Material provided:
########
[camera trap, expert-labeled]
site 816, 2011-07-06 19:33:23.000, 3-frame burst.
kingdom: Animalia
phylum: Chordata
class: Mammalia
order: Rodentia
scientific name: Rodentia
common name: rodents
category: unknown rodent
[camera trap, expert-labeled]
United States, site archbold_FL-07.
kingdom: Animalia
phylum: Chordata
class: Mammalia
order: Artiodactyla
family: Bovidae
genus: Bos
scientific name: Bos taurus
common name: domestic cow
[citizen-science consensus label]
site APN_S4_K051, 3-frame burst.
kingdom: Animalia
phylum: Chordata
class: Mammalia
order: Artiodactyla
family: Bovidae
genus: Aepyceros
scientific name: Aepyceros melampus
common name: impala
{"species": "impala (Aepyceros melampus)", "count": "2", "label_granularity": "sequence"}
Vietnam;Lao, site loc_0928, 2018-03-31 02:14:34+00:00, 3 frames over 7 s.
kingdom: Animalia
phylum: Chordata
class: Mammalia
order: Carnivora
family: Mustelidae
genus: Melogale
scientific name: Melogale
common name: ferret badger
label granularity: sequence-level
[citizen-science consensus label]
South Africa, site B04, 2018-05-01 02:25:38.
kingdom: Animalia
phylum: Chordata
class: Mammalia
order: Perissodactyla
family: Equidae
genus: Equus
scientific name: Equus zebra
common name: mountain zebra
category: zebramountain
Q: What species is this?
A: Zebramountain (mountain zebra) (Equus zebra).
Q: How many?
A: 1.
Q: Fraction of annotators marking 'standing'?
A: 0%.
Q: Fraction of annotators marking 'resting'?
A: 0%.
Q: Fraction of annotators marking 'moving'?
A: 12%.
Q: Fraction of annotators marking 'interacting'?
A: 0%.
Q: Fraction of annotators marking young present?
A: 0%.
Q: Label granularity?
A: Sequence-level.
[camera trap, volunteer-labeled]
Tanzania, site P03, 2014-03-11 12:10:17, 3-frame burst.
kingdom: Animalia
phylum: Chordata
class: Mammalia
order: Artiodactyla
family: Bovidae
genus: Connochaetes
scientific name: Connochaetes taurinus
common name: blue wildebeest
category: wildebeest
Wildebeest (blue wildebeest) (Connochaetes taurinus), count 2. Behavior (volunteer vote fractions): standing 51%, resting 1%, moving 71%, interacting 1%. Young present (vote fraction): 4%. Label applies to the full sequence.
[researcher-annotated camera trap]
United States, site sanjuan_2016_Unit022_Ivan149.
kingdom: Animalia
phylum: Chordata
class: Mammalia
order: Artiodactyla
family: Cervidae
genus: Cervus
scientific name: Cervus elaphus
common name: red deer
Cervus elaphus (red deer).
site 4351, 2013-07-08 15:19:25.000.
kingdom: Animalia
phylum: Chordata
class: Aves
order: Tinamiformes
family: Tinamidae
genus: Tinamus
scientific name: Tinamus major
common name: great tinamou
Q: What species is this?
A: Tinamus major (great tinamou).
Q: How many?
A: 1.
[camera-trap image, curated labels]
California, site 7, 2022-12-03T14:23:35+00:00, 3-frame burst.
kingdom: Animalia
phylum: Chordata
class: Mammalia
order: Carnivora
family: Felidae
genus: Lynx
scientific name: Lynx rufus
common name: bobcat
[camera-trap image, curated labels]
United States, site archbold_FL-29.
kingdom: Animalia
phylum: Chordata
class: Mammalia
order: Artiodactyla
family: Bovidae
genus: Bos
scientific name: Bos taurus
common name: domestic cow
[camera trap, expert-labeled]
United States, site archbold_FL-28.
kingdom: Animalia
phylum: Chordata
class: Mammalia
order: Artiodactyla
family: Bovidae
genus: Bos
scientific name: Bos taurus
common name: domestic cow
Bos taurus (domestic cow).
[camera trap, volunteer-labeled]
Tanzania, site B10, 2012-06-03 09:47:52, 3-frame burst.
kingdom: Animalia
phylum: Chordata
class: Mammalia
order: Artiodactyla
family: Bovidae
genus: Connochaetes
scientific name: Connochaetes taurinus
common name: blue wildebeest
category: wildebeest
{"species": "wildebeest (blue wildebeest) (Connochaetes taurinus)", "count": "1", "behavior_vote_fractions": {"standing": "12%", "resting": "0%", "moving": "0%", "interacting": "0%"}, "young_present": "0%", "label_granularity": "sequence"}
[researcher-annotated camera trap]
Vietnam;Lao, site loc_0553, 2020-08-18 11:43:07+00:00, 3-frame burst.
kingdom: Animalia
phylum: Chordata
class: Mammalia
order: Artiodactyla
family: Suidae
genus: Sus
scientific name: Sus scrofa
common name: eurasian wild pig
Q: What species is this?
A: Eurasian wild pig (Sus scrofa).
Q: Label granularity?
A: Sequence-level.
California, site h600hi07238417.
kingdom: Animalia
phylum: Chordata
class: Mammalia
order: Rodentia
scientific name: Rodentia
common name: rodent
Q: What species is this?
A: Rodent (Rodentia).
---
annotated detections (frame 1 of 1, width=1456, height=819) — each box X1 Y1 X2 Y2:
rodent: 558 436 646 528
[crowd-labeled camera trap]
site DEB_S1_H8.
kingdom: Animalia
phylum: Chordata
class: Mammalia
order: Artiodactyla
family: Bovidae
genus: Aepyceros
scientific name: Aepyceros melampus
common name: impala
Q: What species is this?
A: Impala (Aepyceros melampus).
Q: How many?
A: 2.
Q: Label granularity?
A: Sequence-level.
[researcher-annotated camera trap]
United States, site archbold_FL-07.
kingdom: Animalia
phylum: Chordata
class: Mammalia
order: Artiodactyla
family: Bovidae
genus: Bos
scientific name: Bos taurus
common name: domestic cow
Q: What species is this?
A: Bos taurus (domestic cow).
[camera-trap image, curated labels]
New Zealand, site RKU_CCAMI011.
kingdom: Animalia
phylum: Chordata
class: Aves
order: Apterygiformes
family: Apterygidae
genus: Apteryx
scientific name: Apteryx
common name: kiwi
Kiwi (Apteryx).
########
What is needed: Transcribe the data. Leave every line exactly as it is.

Solution to this exercise:
[camera trap, expert-labeled]
site 816, 2011-07-06 19:33:23.000, 3-frame burst.
kingdom: Animalia
phylum: Chordata
class: Mammalia
order: Rodentia
scientific name: Rodentia
common name: rodents
category: unknown rodent
[camera trap, expert-labeled]
United States, site archbold_FL-07.
kingdom: Animalia
phylum: Chordata
class: Mammalia
order: Artiodactyla
family: Bovidae
genus: Bos
scientific name: Bos taurus
common name: domestic cow
[citizen-science consensus label]
site APN_S4_K051, 3-frame burst.
kingdom: Animalia
phylum: Chordata
class: Mammalia
order: Artiodactyla
family: Bovidae
genus: Aepyceros
scientific name: Aepyceros melampus
common name: impala
{"species": "impala (Aepyceros melampus)", "count": "2", "label_granularity": "sequence"}
Vietnam;Lao, site loc_0928, 2018-03-31 02:14:34+00:00, 3 frames over 7 s.
kingdom: Animalia
phylum: Chordata
class: Mammalia
order: Carnivora
family: Mustelidae
genus: Melogale
scientific name: Melogale
common name: ferret badger
label granularity: sequence-level
[citizen-science consensus label]
South Africa, site B04, 2018-05-01 02:25:38.
kingdom: Animalia
phylum: Chordata
class: Mammalia
order: Perissodactyla
family: Equidae
genus: Equus
scientific name: Equus zebra
common name: mountain zebra
category: zebramountain
Q: What species is this?
A: Zebramountain (mountain zebra) (Equus zebra).
Q: How many?
A: 1.
Q: Fraction of annotators marking 'standing'?
A: 0%.
Q: Fraction of annotators marking 'resting'?
A: 0%.
Q: Fraction of annotators marking 'moving'?
A: 12%.
Q: Fraction of annotators marking 'interacting'?
A: 0%.
Q: Fraction of annotators marking young present?
A: 0%.
Q: Label granularity?
A: Sequence-level.
[camera trap, volunteer-labeled]
Tanzania, site P03, 2014-03-11 12:10:17, 3-frame burst.
kingdom: Animalia
phylum: Chordata
class: Mammalia
order: Artiodactyla
family: Bovidae
genus: Connochaetes
scientific name: Connochaetes taurinus
common name: blue wildebeest
category: wildebeest
Wildebeest (blue wildebeest) (Connochaetes taurinus), count 2. Behavior (volunteer vote fractions): standing 51%, resting 1%, moving 71%, interacting 1%. Young present (vote fraction): 4%. Label applies to the full sequence.
[researcher-annotated camera trap]
United States, site sanjuan_2016_Unit022_Ivan149.
kingdom: Animalia
phylum: Chordata
class: Mammalia
order: Artiodactyla
family: Cervidae
genus: Cervus
scientific name: Cervus elaphus
common name: red deer
Cervus elaphus (red deer).
site 4351, 2013-07-08 15:19:25.000.
kingdom: Animalia
phylum: Chordata
class: Aves
order: Tinamiformes
family: Tinamidae
genus: Tinamus
scientific name: Tinamus major
common name: great tinamou
Q: What species is this?
A: Tinamus major (great tinamou).
Q: How many?
A: 1.
[camera-trap image, curated labels]
California, site 7, 2022-12-03T14:23:35+00:00, 3-frame burst.
kingdom: Animalia
phylum: Chordata
class: Mammalia
order: Carnivora
family: Felidae
genus: Lynx
scientific name: Lynx rufus
common name: bobcat
[camera-trap image, curated labels]
United States, site archbold_FL-29.
kingdom: Animalia
phylum: Chordata
class: Mammalia
order: Artiodactyla
family: Bovidae
genus: Bos
scientific name: Bos taurus
common name: domestic cow
[camera trap, expert-labeled]
United States, site archbold_FL-28.
kingdom: Animalia
phylum: Chordata
class: Mammalia
order: Artiodactyla
family: Bovidae
genus: Bos
scientific name: Bos taurus
common name: domestic cow
Bos taurus (domestic cow).
[camera trap, volunteer-labeled]
Tanzania, site B10, 2012-06-03 09:47:52, 3-frame burst.
kingdom: Animalia
phylum: Chordata
class: Mammalia
order: Artiodactyla
family: Bovidae
genus: Connochaetes
scientific name: Connochaetes taurinus
common name: blue wildebeest
category: wildebeest
{"species": "wildebeest (blue wildebeest) (Connochaetes taurinus)", "count": "1", "behavior_vote_fractions": {"standing": "12%", "resting": "0%", "moving": "0%", "interacting": "0%"}, "young_present": "0%", "label_granularity": "sequence"}
[researcher-annotated camera trap]
Vietnam;Lao, site loc_0553, 2020-08-18 11:43:07+00:00, 3-frame burst.
kingdom: Animalia
phylum: Chordata
class: Mammalia
order: Artiodactyla
family: Suidae
genus: Sus
scientific name: Sus scrofa
common name: eurasian wild pig
Q: What species is this?
A: Eurasian wild pig (Sus scrofa).
Q: Label granularity?
A: Sequence-level.
California, site h600hi07238417.
kingdom: Animalia
phylum: Chordata
class: Mammalia
order: Rodentia
scientific name: Rodentia
common name: rodent
Q: What species is this?
A: Rodent (Rodentia).
---
annotated detections (frame 1 of 1, width=1456, height=819) — each box X1 Y1 X2 Y2:
rodent: 558 436 646 528
[crowd-labeled camera trap]
site DEB_S1_H8.
kingdom: Animalia
phylum: Chordata
class: Mammalia
order: Artiodactyla
family: Bovidae
genus: Aepyceros
scientific name: Aepyceros melampus
common name: impala
Q: What species is this?
A: Impala (Aepyceros melampus).
Q: How many?
A: 2.
Q: Label granularity?
A: Sequence-level.
[researcher-annotated camera trap]
United States, site archbold_FL-07.
kingdom: Animalia
phylum: Chordata
class: Mammalia
order: Artiodactyla
family: Bovidae
genus: Bos
scientific name: Bos taurus
common name: domestic cow
Q: What species is this?
A: Bos taurus (domestic cow).
[camera-trap image, curated labels]
New Zealand, site RKU_CCAMI011.
kingdom: Animalia
phylum: Chordata
class: Aves
order: Apterygiformes
family: Apterygidae
genus: Apteryx
scientific name: Apteryx
common name: kiwi
Kiwi (Apteryx).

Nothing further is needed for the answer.